The problem of the 'privatization' of aid once it reaches the danger zone is documented in myriad countries. Another problem, seen in Afghanistan especially, but most well documented in Haiti, is that the aid affort is often poorly coordinated and bypasses the very organs of the target country that it hopes to eventually bolster. This is the paradox of humanitarian intervention. The U.N. humanitarian coordinator, John Holmes, spoke openly of this problem with regard to Haiti. 

And then there is donor fatigue, the phenomenon in which each new 'catastrophe' is met with ever greater apathy. Donor fatigue was blamed for a poor response to the Pakistan floods in 2010 though it is probable that there was also a clash of civilizations antipathy to that country from many Western onlookers. 
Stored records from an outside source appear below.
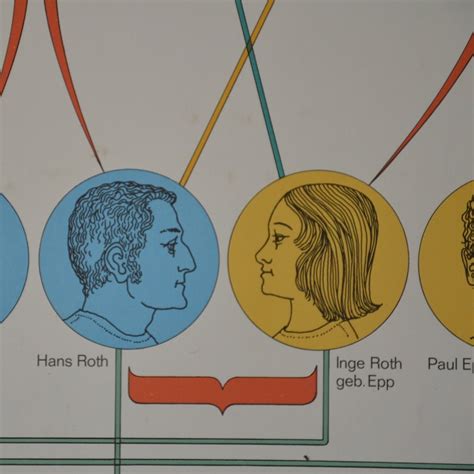 Language Tree Poster 的图像结果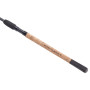Удилище Brain fishing фидерное Axent AXR-300L 3.00m max 60g (1858.41.33)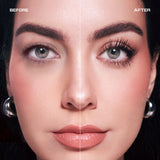 KIVA Volurama Mascara
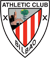 Athletic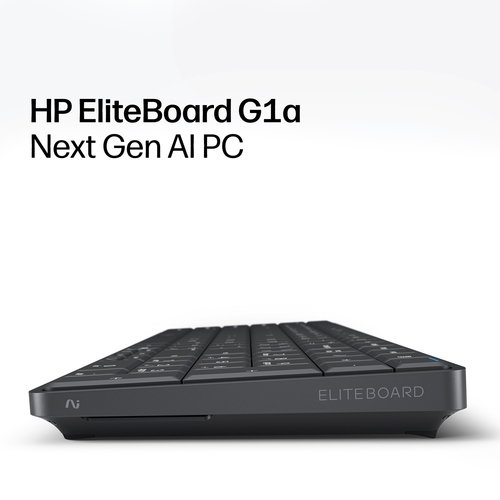 HP DM0R6ET. Prozessor: PRO 350. Speicherkapazität: 32 GB, Interner Speichertyp: DDR5-SDRAM, Speichertaktfrequenz: 5600 MHz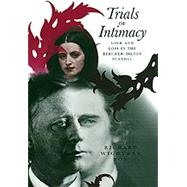 Trials of Intimacy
Linda Polman catalogues the ways in which NGOs actually prolong insecurity in her book "War Games: The Story of War and Aid in Modern Times". In the review of the work by Joanna Bourke, she notes how aid give "succour" to the bad guys. Bourke further notes that:

Those who seek to profit from humanitarian aid have ingenious way of doing so. After starving his own people during the Biafran conflict of the late Sixties, Colonel Emeka Ojukwu enlisted a Geneva PR company to take photographs of starving children to help to mobilise world opinion in his favour. As John Graham, of Save the Children, complained: “If you don’t have starving babies, you don’t get the money.”

All of which makes the giving of aid a complex issue. So when the U.N pleaded for aid for the famine in Somalia at the start of August 2011, amid claims, notably from Baroness Amos that 2500 people a day could die from the famine with 3.7 million at risk. Sen is probably nodding though, as some believe that the famine is as much about failed government as failed rains. Kenya has turned into a refugee camp as 1300 Somalis a day cross the border. Across the entire Horn of Africa, it's believed that as many as 12.4 million people are at risk of starvation. It needs between $1.5 and $2.5 billion to fund a relief effort. Al-Shabab is blocking access to 2.2 million though it has lost control in areas of Mogadishu since the private US military contractor, Bancroft Global Development, has been training African troops in urban counter-insurgency tactics.  

So what to do - give, as a moral responsibility, aware that your contribution could end up funding the Shabab, an Islamist militia which has been subject to Mi5 warnings that British Somalis trained by the group will return to Britain and commit atrocities? The choice, of course, is a philosophical one.